[INFORMATION SUPPLIED]:
┏━━

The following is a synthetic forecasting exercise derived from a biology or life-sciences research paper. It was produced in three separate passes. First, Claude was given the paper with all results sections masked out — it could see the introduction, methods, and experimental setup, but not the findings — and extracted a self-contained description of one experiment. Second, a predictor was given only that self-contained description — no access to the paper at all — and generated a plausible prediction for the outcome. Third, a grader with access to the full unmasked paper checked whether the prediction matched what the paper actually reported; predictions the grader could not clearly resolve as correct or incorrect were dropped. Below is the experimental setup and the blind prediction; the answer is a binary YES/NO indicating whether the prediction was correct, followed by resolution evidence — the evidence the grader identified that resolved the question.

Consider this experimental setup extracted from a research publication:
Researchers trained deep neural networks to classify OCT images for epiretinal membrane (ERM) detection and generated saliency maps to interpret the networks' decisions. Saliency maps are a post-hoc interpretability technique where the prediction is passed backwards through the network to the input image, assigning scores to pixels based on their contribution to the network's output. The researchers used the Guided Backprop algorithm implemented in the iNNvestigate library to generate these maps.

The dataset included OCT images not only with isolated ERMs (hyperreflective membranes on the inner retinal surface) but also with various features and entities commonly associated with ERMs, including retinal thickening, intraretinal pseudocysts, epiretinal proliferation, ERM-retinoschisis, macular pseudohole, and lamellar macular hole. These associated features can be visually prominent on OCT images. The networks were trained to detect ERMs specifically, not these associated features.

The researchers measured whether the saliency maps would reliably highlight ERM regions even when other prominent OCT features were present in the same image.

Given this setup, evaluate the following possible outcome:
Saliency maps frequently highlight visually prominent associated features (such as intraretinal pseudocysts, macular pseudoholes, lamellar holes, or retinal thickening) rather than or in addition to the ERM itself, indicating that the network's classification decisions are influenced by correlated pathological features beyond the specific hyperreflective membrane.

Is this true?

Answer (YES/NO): NO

┗━━

[PROBLEM TO SOLVE]: Restate the whole listing exactly.

[TASK SOLUTION]:
The following is a synthetic forecasting exercise derived from a biology or life-sciences research paper. It was produced in three separate passes. First, Claude was given the paper with all results sections masked out — it could see the introduction, methods, and experimental setup, but not the findings — and extracted a self-contained description of one experiment. Second, a predictor was given only that self-contained description — no access to the paper at all — and generated a plausible prediction for the outcome. Third, a grader with access to the full unmasked paper checked whether the prediction matched what the paper actually reported; predictions the grader could not clearly resolve as correct or incorrect were dropped. Below is the experimental setup and the blind prediction; the answer is a binary YES/NO indicating whether the prediction was correct, followed by resolution evidence — the evidence the grader identified that resolved the question.

Consider this experimental setup extracted from a research publication:
Researchers trained deep neural networks to classify OCT images for epiretinal membrane (ERM) detection and generated saliency maps to interpret the networks' decisions. Saliency maps are a post-hoc interpretability technique where the prediction is passed backwards through the network to the input image, assigning scores to pixels based on their contribution to the network's output. The researchers used the Guided Backprop algorithm implemented in the iNNvestigate library to generate these maps.

The dataset included OCT images not only with isolated ERMs (hyperreflective membranes on the inner retinal surface) but also with various features and entities commonly associated with ERMs, including retinal thickening, intraretinal pseudocysts, epiretinal proliferation, ERM-retinoschisis, macular pseudohole, and lamellar macular hole. These associated features can be visually prominent on OCT images. The networks were trained to detect ERMs specifically, not these associated features.

The researchers measured whether the saliency maps would reliably highlight ERM regions even when other prominent OCT features were present in the same image.

Given this setup, evaluate the following possible outcome:
Saliency maps frequently highlight visually prominent associated features (such as intraretinal pseudocysts, macular pseudoholes, lamellar holes, or retinal thickening) rather than or in addition to the ERM itself, indicating that the network's classification decisions are influenced by correlated pathological features beyond the specific hyperreflective membrane.

Is this true?

Answer (YES/NO): NO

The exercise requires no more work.